Google ha deciso di introdurre uno strumento volto a garantire un’ulteriore sicurezza per gli smartphone Android. Con l’uscita di Android 17, infatti, gli utenti avranno la possibilità di verificare l’integrità del sistema operativo. Questa operazione permetterà di monitorare il proprio dispositivo attraverso l’utilizzo di un secondo dispositivo come telefono, tablet o computer. Lo strumento, insieme a qualche dettaglio, è stato reso noto al pubblico attraverso la QPR1 Beta 3. Nel pratico, a cosa servirà la funzione?
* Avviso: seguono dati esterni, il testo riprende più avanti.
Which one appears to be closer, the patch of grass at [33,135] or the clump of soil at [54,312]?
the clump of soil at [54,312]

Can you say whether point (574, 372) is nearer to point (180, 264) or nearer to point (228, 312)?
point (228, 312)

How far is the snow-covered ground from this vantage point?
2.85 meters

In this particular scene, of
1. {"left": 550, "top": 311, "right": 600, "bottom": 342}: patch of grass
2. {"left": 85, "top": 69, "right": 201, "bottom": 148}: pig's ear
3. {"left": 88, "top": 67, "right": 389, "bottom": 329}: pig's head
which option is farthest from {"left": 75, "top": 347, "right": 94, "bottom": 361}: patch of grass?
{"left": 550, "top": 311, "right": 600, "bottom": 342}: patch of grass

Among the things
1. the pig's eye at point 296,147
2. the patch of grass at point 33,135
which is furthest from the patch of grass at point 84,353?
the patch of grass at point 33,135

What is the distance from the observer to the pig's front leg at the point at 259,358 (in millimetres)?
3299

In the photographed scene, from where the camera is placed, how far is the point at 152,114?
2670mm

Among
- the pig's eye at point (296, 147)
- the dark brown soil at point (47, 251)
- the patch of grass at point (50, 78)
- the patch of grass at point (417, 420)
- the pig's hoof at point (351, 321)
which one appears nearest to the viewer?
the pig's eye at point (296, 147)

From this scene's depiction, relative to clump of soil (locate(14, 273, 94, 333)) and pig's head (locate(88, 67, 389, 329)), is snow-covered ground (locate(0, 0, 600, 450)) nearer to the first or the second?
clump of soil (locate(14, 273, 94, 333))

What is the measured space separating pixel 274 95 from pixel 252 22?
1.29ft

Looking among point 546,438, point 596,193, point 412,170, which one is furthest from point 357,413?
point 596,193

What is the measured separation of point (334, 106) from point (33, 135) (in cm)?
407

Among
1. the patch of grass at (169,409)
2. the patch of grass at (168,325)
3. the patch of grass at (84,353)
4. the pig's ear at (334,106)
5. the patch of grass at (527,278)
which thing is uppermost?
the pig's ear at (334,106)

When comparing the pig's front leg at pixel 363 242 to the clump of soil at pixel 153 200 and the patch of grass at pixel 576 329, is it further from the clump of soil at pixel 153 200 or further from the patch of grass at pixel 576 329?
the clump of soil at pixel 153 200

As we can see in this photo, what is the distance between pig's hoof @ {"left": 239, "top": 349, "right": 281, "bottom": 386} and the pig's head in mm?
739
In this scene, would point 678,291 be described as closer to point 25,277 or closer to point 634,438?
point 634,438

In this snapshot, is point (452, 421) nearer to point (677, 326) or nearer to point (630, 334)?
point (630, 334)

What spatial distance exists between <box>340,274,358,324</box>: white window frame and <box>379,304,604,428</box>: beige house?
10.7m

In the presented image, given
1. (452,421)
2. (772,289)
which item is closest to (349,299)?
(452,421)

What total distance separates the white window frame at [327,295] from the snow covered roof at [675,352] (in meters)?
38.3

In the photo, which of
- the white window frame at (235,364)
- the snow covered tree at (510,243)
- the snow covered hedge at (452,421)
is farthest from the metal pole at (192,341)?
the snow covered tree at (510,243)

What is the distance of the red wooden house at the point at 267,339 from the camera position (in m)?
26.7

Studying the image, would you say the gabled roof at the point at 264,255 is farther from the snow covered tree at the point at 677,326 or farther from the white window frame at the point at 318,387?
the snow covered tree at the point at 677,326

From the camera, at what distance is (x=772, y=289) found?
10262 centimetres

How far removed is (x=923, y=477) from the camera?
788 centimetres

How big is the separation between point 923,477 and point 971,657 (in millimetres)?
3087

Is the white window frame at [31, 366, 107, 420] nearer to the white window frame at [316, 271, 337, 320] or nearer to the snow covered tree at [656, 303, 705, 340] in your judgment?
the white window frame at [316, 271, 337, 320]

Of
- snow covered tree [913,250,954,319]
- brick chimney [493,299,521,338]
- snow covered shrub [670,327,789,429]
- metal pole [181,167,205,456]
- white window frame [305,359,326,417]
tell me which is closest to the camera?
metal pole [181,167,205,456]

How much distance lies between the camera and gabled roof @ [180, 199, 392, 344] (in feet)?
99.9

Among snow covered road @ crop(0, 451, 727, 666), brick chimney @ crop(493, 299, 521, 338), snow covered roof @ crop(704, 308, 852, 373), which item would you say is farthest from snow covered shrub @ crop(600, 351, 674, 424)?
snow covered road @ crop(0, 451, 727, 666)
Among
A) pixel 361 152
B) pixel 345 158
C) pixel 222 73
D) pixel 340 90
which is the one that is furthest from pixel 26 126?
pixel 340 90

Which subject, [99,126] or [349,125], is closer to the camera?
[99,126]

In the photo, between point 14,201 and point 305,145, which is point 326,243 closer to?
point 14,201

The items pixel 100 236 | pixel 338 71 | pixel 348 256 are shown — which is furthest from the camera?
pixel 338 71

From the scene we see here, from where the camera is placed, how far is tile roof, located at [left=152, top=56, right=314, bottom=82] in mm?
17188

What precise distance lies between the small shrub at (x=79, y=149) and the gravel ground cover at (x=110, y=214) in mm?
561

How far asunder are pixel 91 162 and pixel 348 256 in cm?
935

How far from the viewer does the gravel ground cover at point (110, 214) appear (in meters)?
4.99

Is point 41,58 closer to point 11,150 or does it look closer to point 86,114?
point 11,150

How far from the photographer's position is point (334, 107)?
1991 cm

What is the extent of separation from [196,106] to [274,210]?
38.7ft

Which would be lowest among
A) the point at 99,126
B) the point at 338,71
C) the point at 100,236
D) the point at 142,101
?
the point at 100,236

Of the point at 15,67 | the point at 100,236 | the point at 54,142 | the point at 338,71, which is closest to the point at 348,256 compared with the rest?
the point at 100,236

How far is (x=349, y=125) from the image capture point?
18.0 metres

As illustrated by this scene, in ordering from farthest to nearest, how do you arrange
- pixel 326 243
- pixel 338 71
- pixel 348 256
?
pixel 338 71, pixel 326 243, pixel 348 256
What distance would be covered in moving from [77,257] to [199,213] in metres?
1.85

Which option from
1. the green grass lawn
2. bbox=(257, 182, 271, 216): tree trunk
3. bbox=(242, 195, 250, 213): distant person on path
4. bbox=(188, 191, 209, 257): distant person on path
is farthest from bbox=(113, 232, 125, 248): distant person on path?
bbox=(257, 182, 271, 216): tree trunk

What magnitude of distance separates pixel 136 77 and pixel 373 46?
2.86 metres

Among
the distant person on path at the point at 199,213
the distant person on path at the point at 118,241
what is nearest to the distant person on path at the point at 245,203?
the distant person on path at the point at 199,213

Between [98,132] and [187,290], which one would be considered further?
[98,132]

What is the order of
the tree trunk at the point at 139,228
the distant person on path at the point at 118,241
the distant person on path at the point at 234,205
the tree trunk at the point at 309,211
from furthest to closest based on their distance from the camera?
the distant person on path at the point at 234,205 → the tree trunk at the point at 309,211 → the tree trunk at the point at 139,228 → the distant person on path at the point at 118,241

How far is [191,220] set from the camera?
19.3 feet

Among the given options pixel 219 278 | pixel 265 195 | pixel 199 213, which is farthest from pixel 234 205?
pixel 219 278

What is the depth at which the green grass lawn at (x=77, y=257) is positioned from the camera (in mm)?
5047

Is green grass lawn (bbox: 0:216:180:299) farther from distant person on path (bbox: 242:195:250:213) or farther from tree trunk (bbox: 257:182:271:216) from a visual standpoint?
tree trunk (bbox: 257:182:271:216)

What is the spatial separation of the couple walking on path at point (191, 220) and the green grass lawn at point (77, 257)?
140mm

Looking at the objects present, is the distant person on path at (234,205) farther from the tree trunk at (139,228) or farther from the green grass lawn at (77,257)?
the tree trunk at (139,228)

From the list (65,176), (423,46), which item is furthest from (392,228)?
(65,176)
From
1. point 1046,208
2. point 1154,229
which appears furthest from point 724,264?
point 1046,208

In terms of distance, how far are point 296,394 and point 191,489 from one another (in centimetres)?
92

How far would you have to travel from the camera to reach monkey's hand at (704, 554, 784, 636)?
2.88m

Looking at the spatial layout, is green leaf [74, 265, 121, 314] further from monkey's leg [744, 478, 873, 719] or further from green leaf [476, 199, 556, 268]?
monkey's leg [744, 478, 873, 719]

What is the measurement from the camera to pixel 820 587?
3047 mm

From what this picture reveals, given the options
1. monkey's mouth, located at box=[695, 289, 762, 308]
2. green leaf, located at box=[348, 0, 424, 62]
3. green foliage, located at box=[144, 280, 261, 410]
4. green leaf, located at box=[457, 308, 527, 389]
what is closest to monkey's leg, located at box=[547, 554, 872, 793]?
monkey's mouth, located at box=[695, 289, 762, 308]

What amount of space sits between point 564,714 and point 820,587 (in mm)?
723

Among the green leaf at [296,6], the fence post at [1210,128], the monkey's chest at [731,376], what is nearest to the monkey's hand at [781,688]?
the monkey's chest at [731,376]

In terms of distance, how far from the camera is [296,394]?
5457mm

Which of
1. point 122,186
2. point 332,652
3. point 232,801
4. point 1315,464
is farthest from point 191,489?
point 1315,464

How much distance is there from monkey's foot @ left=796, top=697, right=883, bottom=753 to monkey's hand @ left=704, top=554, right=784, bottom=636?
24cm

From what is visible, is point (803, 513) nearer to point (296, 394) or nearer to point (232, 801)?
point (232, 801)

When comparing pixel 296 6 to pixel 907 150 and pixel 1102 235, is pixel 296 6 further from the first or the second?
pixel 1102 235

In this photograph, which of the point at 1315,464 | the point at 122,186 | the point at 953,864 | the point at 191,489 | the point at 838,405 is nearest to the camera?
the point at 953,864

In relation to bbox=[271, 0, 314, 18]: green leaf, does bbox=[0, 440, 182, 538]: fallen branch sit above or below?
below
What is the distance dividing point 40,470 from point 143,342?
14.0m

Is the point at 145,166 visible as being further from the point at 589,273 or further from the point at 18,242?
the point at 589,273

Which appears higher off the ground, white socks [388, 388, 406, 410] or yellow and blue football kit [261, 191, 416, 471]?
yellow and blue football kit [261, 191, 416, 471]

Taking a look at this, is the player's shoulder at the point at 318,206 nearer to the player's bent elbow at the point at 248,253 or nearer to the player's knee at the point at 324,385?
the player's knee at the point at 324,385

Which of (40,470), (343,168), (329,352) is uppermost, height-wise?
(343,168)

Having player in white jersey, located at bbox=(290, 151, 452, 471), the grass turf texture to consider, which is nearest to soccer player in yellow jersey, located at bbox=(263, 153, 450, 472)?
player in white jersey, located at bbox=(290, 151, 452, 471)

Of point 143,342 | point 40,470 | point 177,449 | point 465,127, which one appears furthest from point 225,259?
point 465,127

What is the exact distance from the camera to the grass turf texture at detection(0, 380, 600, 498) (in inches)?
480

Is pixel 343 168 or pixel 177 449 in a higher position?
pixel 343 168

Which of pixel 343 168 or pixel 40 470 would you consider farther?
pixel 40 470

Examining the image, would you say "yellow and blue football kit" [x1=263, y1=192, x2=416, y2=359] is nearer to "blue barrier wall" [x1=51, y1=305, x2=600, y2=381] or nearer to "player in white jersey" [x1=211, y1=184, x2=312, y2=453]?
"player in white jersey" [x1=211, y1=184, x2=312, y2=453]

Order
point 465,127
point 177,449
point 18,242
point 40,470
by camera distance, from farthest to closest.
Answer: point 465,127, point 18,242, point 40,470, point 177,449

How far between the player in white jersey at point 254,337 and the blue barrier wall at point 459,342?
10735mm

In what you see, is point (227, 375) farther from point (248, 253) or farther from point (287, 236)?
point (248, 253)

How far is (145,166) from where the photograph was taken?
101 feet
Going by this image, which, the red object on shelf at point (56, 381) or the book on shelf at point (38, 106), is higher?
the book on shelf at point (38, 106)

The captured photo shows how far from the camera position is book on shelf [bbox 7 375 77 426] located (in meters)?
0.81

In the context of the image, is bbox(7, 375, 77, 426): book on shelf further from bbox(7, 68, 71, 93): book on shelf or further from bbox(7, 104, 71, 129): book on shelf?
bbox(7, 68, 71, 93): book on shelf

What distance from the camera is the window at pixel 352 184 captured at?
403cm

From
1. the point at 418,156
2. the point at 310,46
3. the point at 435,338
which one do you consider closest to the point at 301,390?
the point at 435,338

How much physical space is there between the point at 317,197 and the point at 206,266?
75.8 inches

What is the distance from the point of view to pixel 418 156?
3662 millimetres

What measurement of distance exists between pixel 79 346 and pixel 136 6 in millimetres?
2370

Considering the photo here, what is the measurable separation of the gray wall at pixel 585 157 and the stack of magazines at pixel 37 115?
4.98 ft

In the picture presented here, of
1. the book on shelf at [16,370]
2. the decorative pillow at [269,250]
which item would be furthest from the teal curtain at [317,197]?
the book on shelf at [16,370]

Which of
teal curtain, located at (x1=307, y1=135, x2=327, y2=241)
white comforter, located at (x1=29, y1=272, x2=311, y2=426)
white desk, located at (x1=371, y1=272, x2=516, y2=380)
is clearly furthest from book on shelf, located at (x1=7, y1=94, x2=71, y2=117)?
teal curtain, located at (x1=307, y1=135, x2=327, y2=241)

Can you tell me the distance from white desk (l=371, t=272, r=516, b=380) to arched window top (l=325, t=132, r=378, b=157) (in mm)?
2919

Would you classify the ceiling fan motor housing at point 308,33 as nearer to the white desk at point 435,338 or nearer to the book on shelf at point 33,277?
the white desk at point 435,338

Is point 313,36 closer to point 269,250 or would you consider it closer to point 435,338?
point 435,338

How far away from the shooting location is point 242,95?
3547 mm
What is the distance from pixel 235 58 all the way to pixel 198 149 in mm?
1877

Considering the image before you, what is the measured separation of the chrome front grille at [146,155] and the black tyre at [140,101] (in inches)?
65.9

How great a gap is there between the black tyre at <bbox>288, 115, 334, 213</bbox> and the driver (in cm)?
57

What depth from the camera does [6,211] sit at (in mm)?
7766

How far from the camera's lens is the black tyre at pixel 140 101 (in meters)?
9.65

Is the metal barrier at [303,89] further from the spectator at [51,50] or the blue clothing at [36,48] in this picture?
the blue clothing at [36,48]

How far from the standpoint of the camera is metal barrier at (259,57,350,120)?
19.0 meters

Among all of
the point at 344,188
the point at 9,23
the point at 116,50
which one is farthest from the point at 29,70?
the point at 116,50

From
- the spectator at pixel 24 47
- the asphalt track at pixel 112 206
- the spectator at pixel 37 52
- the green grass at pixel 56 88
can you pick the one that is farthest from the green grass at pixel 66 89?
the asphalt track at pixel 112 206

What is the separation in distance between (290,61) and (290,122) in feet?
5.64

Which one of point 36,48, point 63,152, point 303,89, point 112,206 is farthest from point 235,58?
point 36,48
Con Android 17 sarà possibile verificare l’integrità del sistema operativo
Per quale motivo Google ha deciso di introdurre questa funzione? La risposta in realtà è semplice ed è strettamente legata alla sicurezza. Difatti, essere a conoscenza dell’affidabilità del software installato sul proprio dispositivo può fare la differenza. Anche se l’azienda ha già introdotto strumenti analoghi, questi si sono rivelati meno immediati e più indirizzati a un pubblico che necessità di un certo tipo di sicurezza. E, in ragione a ciò, Google ha deciso di rendere la verifica del sistema operativo pratico e facilmente accessibile a tutti gli utenti.
Come funzionera?
La funzione sarà accessibile direttamente da una schermata dedicata alla verifica, facilmente raggiungibile dalle Impostazioni. Tra le diverse opzioni a disposizione è presente la verificare il sistema operativo con un altro dispositivo, oltre un’analisi automatica delle possibili compromissioni individuate sul dispositivo. La funzione risulta essere rapida e intuibile poiché, aperto l’URL incorporato, ci verrà mostrata una pagine con un QR Code. Sarà sufficiente scansionarlo con il dispositivo da verificare e, successivamente, eseguire le istruzioni indicate. Qualora appaiano difformità, è possibile che il dispositivo presenti rischi per la sicurezza. Oltre a ciò, Android 17 dovrebbe includere ben 12 funzioni, tutte volte a garantire una maggiore sicurezza per il dispositivo e gli utenti.